Das Projekt wird zu 50 Prozent durch das Landesförderprogramm „Integrationschancen für Kinder und Familien“ (IfKuF) und zu 50 % durch die Osthushenrich-Stiftung finanziert.
Interessierte Einrichtungen, die das Projekt „Rucksack KiTa“ auch gerne anbieten möchten, erhalten Informationen bei Theresa Trieu und Tamari Herding vom Kommunalen Integrationszentrum unter 05251 308 4637 oder  - 4643.


Hintergrund:
Das Projekt Rucksack KiTa gibt es seit 1998 und wird von der Landesweiten Koordinierungsstelle der Kommunalen Integrationszentren in NRW angeboten. Diese haben das Programm aus den Niederlanden adaptiert.

Das Kommunale Integrationszentrum des Kreises Paderborn hat das Projekt im Kindergartenjahr 2015/2016 erstmals in den Kreis Paderborn geholt und setzt damit seinen Auftrag zur Sprachbildung und interkulturellen Öffnung um.

Seit Projektbeginn und bis 2024 fördert die Osthushenrich-Stiftung „Rucksack KiTa“ mit 33.600 Euro. Eine Rucksack KiTa-Gruppe läuft immer ein Jahr lang. In jedem neuen Kindergartenjahr kann die teilnehmende KiTa ihre Rucksackgruppe fortführen oder eine neue einrichten.

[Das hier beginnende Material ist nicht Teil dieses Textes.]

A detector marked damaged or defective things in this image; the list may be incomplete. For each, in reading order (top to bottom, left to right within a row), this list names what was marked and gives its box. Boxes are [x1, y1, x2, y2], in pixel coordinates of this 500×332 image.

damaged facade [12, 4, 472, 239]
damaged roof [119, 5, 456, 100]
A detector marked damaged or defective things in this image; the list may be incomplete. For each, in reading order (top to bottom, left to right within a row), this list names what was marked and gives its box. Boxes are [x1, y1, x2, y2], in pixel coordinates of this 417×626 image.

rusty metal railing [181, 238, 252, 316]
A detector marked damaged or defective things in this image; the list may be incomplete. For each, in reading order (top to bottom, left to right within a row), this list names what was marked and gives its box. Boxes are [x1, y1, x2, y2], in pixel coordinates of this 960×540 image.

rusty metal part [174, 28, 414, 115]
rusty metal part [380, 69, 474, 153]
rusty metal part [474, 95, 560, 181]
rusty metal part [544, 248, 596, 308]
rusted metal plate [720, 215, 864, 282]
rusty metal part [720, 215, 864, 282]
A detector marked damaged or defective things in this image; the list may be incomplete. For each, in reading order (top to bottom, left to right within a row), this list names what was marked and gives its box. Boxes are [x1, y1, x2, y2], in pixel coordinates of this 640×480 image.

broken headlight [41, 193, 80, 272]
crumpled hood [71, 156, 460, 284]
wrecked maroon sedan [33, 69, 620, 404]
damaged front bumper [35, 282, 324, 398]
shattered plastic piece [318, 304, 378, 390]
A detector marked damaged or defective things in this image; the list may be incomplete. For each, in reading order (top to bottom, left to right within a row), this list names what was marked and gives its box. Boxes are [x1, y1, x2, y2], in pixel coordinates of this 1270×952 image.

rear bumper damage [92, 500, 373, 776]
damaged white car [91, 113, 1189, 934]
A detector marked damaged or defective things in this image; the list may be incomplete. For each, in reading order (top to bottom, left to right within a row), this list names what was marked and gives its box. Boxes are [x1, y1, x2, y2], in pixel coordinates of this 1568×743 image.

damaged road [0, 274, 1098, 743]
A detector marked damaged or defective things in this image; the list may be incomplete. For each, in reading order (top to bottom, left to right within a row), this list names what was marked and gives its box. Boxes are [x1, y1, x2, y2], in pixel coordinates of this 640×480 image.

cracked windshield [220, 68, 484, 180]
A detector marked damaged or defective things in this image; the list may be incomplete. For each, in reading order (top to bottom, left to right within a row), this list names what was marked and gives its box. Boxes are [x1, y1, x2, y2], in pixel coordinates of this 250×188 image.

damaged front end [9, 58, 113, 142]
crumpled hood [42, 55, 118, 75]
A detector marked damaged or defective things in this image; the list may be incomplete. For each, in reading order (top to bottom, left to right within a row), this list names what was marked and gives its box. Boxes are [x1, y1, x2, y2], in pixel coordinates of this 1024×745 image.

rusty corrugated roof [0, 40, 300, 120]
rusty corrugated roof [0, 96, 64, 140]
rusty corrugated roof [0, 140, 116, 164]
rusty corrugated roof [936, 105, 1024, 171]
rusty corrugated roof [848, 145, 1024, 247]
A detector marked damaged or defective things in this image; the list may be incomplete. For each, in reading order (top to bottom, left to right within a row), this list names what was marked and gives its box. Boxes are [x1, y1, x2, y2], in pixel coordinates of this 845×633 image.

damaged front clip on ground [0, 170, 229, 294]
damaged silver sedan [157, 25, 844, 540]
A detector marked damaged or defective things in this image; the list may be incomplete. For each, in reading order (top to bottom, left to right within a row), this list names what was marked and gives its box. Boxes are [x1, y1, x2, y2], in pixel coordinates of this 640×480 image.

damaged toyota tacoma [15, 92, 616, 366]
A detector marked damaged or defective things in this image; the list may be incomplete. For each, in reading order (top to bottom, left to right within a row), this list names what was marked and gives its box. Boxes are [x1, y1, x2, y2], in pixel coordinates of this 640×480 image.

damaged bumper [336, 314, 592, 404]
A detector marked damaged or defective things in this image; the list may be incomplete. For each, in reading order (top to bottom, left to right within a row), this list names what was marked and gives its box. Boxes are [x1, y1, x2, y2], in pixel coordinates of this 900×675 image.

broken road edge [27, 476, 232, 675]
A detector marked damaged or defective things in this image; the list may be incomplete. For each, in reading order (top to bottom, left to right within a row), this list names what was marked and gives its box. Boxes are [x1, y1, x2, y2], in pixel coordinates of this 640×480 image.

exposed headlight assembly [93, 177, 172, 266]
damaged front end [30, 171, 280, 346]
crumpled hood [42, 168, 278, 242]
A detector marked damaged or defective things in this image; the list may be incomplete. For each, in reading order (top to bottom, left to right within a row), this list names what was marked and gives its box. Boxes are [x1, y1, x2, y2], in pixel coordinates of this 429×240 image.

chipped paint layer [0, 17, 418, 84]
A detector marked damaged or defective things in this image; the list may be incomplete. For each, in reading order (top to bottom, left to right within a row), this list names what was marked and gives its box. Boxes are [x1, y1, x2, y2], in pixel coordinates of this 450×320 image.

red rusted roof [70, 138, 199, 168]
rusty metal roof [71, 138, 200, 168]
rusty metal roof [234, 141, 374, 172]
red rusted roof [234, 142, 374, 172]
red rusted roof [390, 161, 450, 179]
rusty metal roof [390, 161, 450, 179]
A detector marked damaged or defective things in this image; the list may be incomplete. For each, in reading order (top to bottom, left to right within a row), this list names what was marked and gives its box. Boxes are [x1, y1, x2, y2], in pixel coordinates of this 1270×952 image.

Sieben Kitas nehmen derzeit an dem Projekt teil: Kath. KiTa St. Helena aus Altenbeken, Kath. KiTa Don Bosco aus Büren und die Kath. KiTa St. Johannes Baptist aus Delbrück. Aus Paderborn sind folgende Einrichtungen dabei: die Kath. KiTa St. Hedwig sowie die Städtischen Einrichtungen Kita An der Abtsbrede, KiTa Heidehaus und die KiTa Mistelweg.

Weitere Infos zur Rucksack KiTa unter: www.kreis-paderborn.de/rucksack-kita

 


Bildunterzeile:
Arbeiten an einem gemeinsamen Ziel – (hintere Reihe, v.l.) Claudia Holle, Geschäftsleitung Osthushenrich-Stiftung, Tamari Herding, Projektkoordinatorin Kommunales Integrationszentrum, Anja Sieke-Heers, KiTa-Leitung, Uschi Timmermann, päd. Fachkraft, Bettina Freitag, Regionalleitung des Trägers der Einrichtung Kath. Kitas Hochstift gem. GmbH, Bernhard Lünz, Geschäftsleitung Kommunales Integrationszentrum, (vordere Reihe, v.l.) Theresa Trieu, Projektkoordinatorin Kommunales Integrationszentrum, und Susanne Härtel, Elternbegleitung.